Kyrylo Khovayko

Personal information
- Full name: Kyrylo Yuriyovych Khovayko
- Date of birth: 17 June 2001 (age 24)
- Place of birth: Dniprodzerzhynsk, Dnipropetrovsk Oblast, Ukraine
- Height: 1.78 m (5 ft 10 in)
- Position: Midfielder

Team information
- Current team: Uzhhorod (on loan from FC UCSA Tarasivka)
- Number: 77

Youth career
- 2014–2015: Inter Dnipropetrovsk
- 2015–2018: Dnipro

Senior career*
- Years: Team / Apps / (Gls)
- 2018–2022: SC Dnipro-1 / 1 / (0)
- 2023–2024: FC UCSA Tarasivka / 25 / (3)
- 2025: FC Standart Novi Sanzhary / 6 / (2)
- 2025–: FC UCSA Tarasivka / 2 / (0)
- 2026–: → Uzhhorod (loan) / 10 / (4)

= Kyrylo Khovayko =

Ukrainian footballer

Kyrylo Yuriyovych Khovayko (Кирило Юрійович Ховайко; born 17 June 2001) is a professional Ukrainian football midfielder who plays for Uzhhorod, on loan from FC UCSA Tarasivka.

==Career==
Khovayko is a product of the Inter and the Dnipro youth sportive schools in his native Dnipropetrovsk Oblast and in July 2018 he signed a contract with Ukrainian side SC Dnipro-1, that was promoted to the Ukrainian First League in this time.
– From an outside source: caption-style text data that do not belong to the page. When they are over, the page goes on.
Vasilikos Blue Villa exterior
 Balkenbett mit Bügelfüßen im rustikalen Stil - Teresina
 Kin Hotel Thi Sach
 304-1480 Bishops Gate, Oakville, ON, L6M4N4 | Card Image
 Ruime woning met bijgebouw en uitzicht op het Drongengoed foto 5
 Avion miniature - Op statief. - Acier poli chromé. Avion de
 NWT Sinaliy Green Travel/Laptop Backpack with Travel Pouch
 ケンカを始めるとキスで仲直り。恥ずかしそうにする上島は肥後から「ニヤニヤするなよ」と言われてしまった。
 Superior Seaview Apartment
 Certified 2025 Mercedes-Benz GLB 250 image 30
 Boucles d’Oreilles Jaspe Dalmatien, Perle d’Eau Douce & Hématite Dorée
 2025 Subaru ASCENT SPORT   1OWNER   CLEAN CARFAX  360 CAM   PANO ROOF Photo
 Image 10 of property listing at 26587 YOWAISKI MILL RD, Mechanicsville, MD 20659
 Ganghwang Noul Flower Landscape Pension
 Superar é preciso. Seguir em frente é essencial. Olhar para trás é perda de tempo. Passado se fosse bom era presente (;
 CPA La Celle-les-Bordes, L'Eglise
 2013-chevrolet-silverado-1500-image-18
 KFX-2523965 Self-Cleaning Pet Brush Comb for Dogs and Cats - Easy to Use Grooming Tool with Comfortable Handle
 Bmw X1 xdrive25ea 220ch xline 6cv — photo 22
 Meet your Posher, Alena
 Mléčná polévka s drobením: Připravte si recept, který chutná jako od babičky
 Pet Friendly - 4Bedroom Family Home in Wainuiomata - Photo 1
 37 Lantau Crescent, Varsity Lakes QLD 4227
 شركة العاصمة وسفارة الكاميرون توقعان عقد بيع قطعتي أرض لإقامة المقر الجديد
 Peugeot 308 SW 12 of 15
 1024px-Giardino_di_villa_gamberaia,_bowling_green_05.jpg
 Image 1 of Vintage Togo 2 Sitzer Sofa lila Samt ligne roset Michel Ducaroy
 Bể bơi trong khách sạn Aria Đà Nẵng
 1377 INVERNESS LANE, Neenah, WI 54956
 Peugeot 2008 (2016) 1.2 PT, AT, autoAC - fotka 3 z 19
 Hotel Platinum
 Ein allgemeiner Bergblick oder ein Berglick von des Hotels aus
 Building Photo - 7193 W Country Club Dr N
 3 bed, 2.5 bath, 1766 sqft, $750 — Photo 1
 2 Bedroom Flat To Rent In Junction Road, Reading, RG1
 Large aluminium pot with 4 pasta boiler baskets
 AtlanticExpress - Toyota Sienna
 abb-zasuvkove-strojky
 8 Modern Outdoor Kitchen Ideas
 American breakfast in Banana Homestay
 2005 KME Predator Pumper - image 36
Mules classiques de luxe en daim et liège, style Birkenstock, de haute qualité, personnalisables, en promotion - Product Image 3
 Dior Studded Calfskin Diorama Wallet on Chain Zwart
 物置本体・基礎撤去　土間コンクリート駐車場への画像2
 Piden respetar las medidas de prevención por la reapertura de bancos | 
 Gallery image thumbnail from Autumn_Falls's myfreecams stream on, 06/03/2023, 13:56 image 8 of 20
In December 2020 he was promoted to the main squad to play in the Ukrainian Premier League. Khovayko made his debut in the Ukrainian Premier League for SC Dnipro-1 as a second-half substituted player on 6 December 2020, playing in a losing away match against FC Zorya Luhansk.